Mode 4 – Visible Error Handling for @Async
A
void @Asyncmethod that throws an exception silently discards the error, leaving no logs or alerts.
// ❌ Incorrect – exception disappears
@Async
public void syncUserToSearchIndex(Long userId) {
User user = userRepository.findById(userId).orElseThrow();
searchClient.index(user); // may throw timeout
// exception is swallowed, index never updated, no trace
}The robust solution registers an AsyncUncaughtExceptionHandler to log and notify on such failures, and prefers returning a CompletableFuture so callers can handle success or failure explicitly.
// ✅ Correct – structured error handling
@Configuration
public class AsyncConfig implements AsyncConfigurer {
@Override
public AsyncUncaughtExceptionHandler getAsyncUncaughtExceptionHandler() {
return (throwable, method, params) -> {
logger.error("Async method '{}' failed with params {} - {}",
method.getName(), Arrays.toString(params), throwable.getMessage(), throwable);
alertingService.notifyAsync(method.getName(), throwable);
};
}
}
@Async("searchExecutor")
public CompletableFuture<Void> syncUserToSearchIndex(Long userId) {
return CompletableFuture.runAsync(() -> {
User user = userRepository.findById(userId)

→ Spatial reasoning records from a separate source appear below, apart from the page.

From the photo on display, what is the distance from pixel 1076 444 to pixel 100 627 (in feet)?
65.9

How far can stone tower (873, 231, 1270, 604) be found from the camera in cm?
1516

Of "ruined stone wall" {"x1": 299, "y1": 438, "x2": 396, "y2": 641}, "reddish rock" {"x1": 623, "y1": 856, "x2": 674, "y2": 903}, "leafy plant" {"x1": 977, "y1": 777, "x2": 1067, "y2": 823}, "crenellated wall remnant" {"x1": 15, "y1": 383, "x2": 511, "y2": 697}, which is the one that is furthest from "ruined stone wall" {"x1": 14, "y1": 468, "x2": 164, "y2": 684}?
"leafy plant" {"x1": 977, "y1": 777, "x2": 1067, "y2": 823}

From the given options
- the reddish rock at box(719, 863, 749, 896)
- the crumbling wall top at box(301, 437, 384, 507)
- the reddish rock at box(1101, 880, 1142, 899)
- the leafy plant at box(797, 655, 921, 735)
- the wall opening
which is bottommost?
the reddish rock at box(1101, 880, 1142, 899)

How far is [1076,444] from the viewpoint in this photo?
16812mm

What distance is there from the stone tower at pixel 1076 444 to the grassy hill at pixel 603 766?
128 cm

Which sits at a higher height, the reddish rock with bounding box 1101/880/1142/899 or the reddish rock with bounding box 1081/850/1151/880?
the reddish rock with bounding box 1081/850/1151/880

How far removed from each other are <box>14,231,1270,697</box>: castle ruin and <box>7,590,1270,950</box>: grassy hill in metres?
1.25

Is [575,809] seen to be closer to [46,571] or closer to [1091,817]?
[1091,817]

.orElseThrow(() -> new NotFoundException("User", userId));
try {
searchClient.index(user);
} catch (SearchClientException e) {
logger.error("Search index sync failed for userId={}", userId, e);
throw e;
}
}, searchExecutor);
}
public void onUserUpdated(Long userId) {
syncUserToSearchIndex(userId)
.whenComplete((result, ex) -> {
if (ex != null) {
retryQueue.enqueue(new SearchSyncTask(userId));
}
});
}With this handler, every silent failure becomes a visible log entry, and callers can react (retry, dead‑letter, degrade) instead of waiting indefinitely.
Conclusion
Misusing @Async hides concurrency problems; senior developers should make the asynchronous behavior explicit by configuring dedicated executors, using CompletableFuture for parallelism, coupling side‑effects to transaction boundaries with @TransactionalEventListener, and installing proper error handling via AsyncUncaughtExceptionHandler or returned futures.